Едва от дороги оправились, — у Ванечки жар начался. Отселили его в дальнюю комнатку, где Фая с Розочкой жили (те к девочкам пока переехали), — там, в дальней комнатке, тише, бесхлопотней было. Даже вторую, дальнюю от входа печь растопили, чтобы хворь поскорее выгнать, порошки какие-то болезному давали, Кузьминишна заговоры бормотала. Но коли Бог приглядел, — ни врачи, ни заклинанья не помогут. Два дня Ванечка хуже и хуже был. Поленька места себе не находила, так хотелось братика поласкать, с ладошками его, нежными да мягкими, поиграться, а ее даже пускать к нему перестали. Уж она просила-просила, — все равно не пускали, только молиться и оставалось. Поплачет-помолится-заснет, поплачет-помолится-заснет, — вот и не услышала, как однажды ночью шумиха поднялась, а к утру все кончено было, — не стало у нее братца. Потом батюшка с дьячком приходили, потом к похоронам готовились, младенчика умывали, гробик маленький посреди комнаты ставили, чтобы попрощаться.

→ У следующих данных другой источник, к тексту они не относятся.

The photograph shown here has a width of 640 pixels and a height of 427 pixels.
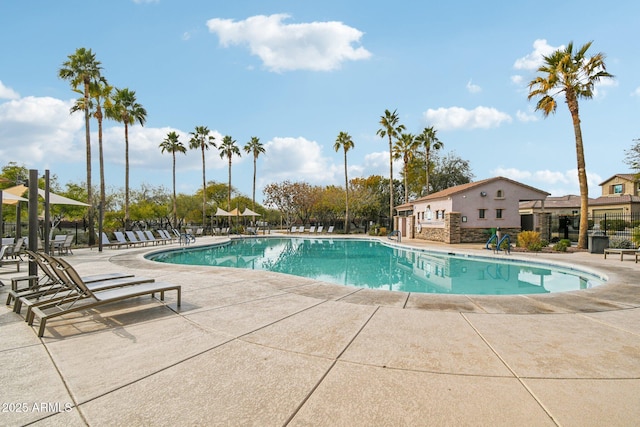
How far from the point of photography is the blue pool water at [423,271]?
9609mm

Поля боялась и не хотела видеть Ванечку неживым: непонятно, зачем прощаться с тем, кого уже нет, и как это его нет, если он все еще тут. Но он лежал, словно маленький ангел в белоснежном простеньком платьице, с бледным личиком в обрамлении светлых кудряшек, и казалось, просто заснул, вымотавшись в жару и бреду, заснул для этой жизни, чтобы пробудиться в другой, которую не видит глаз человеческий, зато достигает молитва сердечная. И покой заполонил душу Поли, и постыдная неловкость от того, что не чувствовала она той боли, того отчаяния, которые замечала у взрослых.
Почему-то стесняясь мамы с папой и бабушки, Поля открылась одной лишь Кузьминише, готовая встретить упреки, но та только голубила да по головке гладила:
— А ты не спеши, не спеши понимать. Успеешь. И намучиться, и наболеться успеешь. А пока матушку с батюшкой поутешь. И самой полегчает.

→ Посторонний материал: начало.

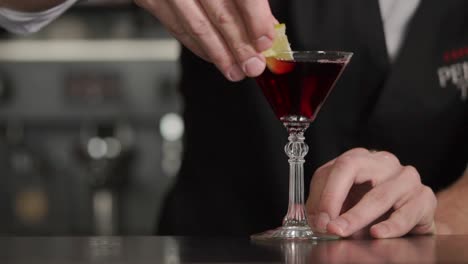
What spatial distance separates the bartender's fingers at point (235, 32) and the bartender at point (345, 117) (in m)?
0.47

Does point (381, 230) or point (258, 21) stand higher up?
point (258, 21)

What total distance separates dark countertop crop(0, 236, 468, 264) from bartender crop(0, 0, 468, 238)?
1.69 feet

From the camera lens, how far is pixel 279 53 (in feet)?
4.89

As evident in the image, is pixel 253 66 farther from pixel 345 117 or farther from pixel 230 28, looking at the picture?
pixel 345 117

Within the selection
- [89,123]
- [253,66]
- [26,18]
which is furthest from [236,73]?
[89,123]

И Поле действительно легчало. Видно, так уготавливали ее силы небесные к новым бедам-несчастьям.
Сорока дней с Ванечкиной смерти не прошло, — новая беда стряслась. Погибло камышинское семейство, вместе с дедушкой Николаем Сергеевичем погибло. Он как раз у шурина, у Степана Ивановича, тогда гостил.
Внук Степанов, Петька, в отлучке был. А как пришло время вернуться, к дому подходить стал, так от соседей узнал, что беда у Можаевых приключилась, — злые люди в дом ворвались. Крик поднялся, стрельба, шум. Потом поутихло все, потом видели, как налетчики эти мешки с хозяйским добром из дома вытаскивали, в хозяйские же подводы кидали, да на хозяйских же лошадках к себе увозили. В Комбед[52] вроде. Тех, кто дома был (а дома все и были, обедали), никого в живых не оставили, ребятишек малых и тех не пощадили. Все вверх дном перевернули. Уходя дверь настежь оставили, — и не стыдно им мерзость свою напоказ выставлять. Звери, не люди!